— Start Material provided —
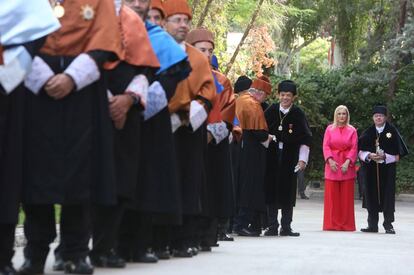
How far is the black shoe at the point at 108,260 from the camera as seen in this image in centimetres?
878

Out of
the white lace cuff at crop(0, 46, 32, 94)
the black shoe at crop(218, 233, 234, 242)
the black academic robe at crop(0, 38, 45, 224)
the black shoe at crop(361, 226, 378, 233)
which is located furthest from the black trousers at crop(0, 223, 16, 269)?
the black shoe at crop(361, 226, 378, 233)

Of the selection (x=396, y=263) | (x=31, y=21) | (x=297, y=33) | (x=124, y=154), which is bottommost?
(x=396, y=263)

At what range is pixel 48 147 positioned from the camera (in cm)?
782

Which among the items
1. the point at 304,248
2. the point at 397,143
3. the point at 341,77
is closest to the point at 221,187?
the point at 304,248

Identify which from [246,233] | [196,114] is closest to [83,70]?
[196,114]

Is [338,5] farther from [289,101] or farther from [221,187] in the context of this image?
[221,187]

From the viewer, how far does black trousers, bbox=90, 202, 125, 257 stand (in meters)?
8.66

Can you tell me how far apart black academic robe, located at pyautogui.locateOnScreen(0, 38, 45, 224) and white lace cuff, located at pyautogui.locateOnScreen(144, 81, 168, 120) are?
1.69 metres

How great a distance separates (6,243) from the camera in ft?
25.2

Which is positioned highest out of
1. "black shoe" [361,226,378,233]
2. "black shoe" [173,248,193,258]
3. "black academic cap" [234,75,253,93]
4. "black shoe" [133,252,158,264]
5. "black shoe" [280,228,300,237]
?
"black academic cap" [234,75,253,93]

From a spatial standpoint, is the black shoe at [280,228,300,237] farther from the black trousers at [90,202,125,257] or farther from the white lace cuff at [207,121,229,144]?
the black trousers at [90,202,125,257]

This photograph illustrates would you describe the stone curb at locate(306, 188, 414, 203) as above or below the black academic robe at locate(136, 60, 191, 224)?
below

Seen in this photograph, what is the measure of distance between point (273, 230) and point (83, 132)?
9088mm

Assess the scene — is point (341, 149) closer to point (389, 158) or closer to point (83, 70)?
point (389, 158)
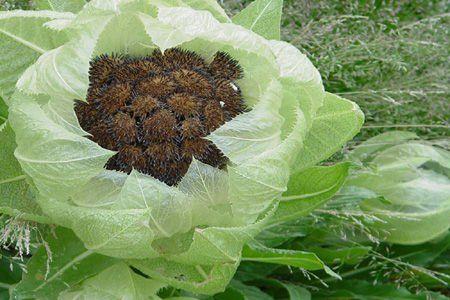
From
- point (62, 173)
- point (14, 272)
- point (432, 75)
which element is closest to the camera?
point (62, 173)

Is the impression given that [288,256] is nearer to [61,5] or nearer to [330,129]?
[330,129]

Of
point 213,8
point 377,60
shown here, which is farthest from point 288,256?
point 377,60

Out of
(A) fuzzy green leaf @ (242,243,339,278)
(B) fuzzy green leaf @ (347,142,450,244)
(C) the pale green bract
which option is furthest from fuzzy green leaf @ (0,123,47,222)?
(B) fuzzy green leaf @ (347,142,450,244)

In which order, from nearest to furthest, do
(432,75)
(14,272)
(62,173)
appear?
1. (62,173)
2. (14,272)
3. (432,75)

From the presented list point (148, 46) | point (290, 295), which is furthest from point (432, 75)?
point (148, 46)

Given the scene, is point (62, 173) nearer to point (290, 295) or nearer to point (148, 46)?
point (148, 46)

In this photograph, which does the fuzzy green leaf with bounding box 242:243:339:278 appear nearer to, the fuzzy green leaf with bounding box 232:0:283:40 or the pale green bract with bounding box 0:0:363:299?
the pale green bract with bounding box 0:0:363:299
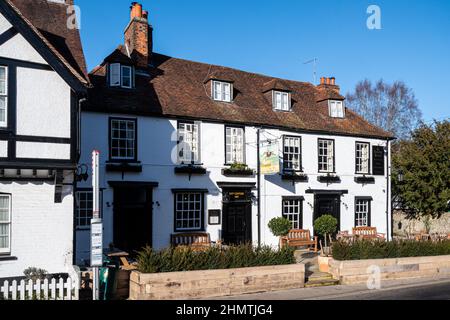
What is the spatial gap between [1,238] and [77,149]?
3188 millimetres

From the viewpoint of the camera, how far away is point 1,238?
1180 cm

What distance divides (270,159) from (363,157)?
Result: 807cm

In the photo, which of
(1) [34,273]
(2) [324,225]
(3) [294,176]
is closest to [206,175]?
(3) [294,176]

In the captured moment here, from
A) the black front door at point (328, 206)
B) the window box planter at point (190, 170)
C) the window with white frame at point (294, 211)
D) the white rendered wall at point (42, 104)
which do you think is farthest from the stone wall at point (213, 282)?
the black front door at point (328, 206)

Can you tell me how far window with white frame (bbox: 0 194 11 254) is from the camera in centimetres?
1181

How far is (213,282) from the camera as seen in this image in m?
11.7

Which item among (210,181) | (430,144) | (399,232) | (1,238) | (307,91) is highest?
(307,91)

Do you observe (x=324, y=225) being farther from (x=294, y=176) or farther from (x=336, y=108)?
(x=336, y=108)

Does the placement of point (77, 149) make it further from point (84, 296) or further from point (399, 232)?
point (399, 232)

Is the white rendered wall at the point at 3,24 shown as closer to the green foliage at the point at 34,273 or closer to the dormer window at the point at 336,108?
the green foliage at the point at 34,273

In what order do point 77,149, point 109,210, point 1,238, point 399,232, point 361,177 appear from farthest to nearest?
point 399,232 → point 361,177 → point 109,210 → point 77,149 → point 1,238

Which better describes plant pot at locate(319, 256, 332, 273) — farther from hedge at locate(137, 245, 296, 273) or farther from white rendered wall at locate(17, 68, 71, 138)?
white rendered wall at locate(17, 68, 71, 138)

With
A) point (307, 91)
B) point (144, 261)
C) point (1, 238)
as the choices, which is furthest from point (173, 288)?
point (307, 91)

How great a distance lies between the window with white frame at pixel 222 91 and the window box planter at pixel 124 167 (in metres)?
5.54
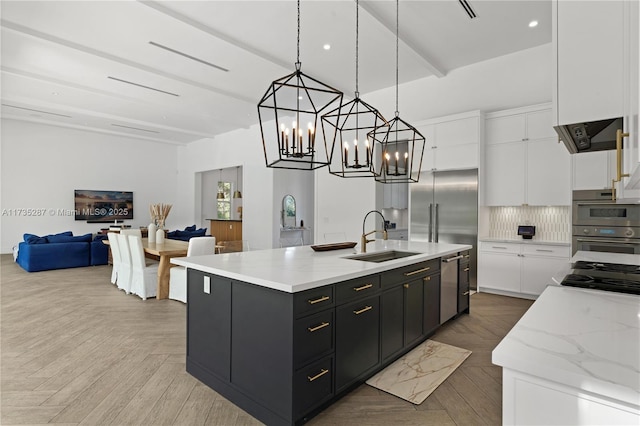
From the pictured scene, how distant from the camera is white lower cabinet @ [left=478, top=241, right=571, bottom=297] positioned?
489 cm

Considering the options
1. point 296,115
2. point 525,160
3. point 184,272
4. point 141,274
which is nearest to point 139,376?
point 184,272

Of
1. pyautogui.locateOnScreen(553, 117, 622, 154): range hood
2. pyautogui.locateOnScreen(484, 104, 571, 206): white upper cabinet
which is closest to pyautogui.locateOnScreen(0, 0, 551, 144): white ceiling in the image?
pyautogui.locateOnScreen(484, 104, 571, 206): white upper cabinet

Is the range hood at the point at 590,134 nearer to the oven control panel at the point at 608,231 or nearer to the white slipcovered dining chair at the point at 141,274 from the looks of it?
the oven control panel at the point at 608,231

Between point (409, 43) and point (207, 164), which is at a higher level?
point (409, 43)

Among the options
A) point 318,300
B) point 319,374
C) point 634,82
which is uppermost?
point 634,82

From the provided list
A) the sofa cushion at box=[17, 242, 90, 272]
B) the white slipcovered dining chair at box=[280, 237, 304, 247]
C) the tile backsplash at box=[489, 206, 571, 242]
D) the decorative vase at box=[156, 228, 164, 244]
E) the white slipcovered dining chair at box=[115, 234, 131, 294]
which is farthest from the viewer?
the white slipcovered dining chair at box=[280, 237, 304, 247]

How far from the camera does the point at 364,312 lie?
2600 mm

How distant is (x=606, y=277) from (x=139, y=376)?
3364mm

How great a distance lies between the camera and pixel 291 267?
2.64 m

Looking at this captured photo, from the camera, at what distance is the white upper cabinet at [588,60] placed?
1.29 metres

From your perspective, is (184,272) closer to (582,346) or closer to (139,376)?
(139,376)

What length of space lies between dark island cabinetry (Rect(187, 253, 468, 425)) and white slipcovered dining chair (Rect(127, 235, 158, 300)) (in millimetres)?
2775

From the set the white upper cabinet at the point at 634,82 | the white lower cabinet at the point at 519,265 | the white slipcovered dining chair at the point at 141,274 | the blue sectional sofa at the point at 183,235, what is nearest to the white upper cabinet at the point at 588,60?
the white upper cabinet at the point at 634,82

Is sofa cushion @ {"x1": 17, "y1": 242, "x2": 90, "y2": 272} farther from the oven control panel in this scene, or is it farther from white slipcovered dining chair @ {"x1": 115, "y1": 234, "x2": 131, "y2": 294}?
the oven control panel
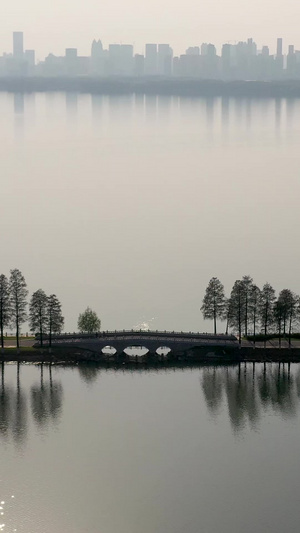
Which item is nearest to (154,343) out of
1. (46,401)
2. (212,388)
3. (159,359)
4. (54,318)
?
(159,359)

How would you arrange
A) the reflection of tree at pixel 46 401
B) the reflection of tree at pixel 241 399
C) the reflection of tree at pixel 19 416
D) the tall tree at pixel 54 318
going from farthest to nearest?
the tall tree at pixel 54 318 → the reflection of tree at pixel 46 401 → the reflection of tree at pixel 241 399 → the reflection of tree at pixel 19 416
— End Material provided —
— Start Material provided —
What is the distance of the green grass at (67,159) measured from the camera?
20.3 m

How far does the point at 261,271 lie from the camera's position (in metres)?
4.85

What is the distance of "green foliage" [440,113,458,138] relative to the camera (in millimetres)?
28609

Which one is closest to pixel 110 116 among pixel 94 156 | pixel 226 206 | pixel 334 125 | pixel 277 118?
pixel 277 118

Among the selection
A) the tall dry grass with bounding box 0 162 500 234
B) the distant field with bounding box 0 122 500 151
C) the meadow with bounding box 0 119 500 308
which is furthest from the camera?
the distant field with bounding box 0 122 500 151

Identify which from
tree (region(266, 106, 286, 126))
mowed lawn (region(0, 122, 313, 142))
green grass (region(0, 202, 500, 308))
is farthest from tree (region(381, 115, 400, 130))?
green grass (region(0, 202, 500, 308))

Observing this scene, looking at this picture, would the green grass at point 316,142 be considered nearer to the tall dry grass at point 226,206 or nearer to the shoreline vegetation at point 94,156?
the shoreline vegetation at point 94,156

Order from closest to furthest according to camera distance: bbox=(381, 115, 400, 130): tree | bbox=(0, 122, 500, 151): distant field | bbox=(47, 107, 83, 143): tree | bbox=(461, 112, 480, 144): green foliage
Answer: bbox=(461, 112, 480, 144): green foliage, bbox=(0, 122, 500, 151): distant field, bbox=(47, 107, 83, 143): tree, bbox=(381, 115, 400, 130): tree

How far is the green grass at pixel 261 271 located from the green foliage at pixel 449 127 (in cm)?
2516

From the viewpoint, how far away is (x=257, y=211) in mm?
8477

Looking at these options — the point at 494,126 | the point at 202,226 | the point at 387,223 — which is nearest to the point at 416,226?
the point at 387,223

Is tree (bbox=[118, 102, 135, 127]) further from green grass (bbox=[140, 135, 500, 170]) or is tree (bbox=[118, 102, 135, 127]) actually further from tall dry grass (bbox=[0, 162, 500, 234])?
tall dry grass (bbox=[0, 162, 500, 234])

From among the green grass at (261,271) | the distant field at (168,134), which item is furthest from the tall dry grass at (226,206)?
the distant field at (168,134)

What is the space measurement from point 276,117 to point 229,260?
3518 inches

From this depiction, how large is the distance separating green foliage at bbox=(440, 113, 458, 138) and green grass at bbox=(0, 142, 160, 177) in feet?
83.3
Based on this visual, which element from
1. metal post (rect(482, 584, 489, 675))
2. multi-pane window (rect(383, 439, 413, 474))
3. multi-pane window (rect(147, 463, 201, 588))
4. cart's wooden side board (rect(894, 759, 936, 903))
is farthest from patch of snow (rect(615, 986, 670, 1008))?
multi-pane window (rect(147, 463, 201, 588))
— End Material provided —
— Start Material provided —
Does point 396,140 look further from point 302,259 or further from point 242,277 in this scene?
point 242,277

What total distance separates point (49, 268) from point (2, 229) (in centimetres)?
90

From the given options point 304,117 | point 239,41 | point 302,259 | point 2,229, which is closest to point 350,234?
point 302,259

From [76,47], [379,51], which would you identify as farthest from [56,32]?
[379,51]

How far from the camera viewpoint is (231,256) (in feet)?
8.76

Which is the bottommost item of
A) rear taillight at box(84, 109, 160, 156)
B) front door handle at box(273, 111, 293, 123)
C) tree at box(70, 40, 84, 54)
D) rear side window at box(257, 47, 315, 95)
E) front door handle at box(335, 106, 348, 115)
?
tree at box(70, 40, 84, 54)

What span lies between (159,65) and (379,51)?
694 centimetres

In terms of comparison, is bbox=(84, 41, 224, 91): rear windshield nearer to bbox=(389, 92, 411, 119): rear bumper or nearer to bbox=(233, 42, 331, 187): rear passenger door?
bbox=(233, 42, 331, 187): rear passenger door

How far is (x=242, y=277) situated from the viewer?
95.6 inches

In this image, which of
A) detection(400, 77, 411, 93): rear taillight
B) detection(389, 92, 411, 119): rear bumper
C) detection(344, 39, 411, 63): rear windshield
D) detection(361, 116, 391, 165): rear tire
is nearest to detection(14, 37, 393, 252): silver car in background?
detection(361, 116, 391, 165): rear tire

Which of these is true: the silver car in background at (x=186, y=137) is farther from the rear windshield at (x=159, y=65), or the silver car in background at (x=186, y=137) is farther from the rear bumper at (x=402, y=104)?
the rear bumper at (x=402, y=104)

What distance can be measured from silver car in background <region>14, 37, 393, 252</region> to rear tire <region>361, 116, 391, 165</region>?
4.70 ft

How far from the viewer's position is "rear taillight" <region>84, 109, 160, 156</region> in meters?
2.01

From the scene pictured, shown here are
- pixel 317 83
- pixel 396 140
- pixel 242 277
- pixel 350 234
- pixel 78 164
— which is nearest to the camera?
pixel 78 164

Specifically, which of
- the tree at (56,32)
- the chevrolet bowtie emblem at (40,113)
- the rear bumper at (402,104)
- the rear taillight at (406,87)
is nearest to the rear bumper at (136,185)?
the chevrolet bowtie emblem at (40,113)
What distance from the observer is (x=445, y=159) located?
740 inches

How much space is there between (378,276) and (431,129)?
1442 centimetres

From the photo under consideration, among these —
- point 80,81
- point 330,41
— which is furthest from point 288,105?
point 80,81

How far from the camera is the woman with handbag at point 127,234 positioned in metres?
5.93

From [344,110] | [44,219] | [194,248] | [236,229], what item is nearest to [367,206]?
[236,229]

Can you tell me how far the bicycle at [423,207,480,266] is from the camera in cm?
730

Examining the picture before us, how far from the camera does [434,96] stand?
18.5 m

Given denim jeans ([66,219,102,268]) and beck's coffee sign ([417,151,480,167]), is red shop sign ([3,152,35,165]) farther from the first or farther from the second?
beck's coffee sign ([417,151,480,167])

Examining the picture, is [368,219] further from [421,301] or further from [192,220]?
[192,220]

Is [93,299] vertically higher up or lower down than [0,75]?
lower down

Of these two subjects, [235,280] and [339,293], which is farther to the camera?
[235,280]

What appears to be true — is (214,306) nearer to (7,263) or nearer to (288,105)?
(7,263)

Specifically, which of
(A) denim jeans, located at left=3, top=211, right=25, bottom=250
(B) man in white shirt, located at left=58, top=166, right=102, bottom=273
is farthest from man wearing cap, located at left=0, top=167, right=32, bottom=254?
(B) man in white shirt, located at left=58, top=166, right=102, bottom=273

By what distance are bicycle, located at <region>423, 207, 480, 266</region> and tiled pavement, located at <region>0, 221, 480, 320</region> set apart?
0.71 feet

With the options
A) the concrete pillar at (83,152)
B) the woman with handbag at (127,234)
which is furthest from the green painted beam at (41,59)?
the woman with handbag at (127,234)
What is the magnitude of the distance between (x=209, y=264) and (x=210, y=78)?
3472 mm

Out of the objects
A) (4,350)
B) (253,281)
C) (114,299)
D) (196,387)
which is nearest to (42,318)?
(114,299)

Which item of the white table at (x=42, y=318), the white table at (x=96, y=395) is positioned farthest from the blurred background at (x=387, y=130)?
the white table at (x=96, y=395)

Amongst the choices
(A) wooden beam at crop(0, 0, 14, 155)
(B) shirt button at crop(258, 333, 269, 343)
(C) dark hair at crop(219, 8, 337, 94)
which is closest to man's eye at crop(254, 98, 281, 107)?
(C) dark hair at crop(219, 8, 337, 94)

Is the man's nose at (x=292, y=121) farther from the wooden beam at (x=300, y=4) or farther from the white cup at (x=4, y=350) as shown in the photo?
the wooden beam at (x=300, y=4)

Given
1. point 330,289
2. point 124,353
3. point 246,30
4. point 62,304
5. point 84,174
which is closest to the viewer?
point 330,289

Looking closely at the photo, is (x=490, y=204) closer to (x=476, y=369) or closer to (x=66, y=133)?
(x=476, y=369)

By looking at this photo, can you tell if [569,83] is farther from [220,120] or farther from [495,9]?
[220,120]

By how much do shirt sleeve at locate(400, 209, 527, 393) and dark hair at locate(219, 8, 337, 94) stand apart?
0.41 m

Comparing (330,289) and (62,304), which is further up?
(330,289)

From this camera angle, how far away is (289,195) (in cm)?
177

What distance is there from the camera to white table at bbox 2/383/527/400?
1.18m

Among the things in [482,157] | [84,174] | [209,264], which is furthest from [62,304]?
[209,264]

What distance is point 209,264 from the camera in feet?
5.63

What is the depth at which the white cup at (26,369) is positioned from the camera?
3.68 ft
— End Material provided —
# Exercise task
Rewrite the data from the line with "In terms of" up to and including the line with "95.6 inches" as a numbered list, leaving out blank lines.

# Correct output
1. In terms of comparison, is bbox=(84, 41, 224, 91): rear windshield nearer to bbox=(389, 92, 411, 119): rear bumper or nearer to bbox=(233, 42, 331, 187): rear passenger door?
2. bbox=(233, 42, 331, 187): rear passenger door
3. How far is (x=242, y=277) situated from the viewer?
4. 95.6 inches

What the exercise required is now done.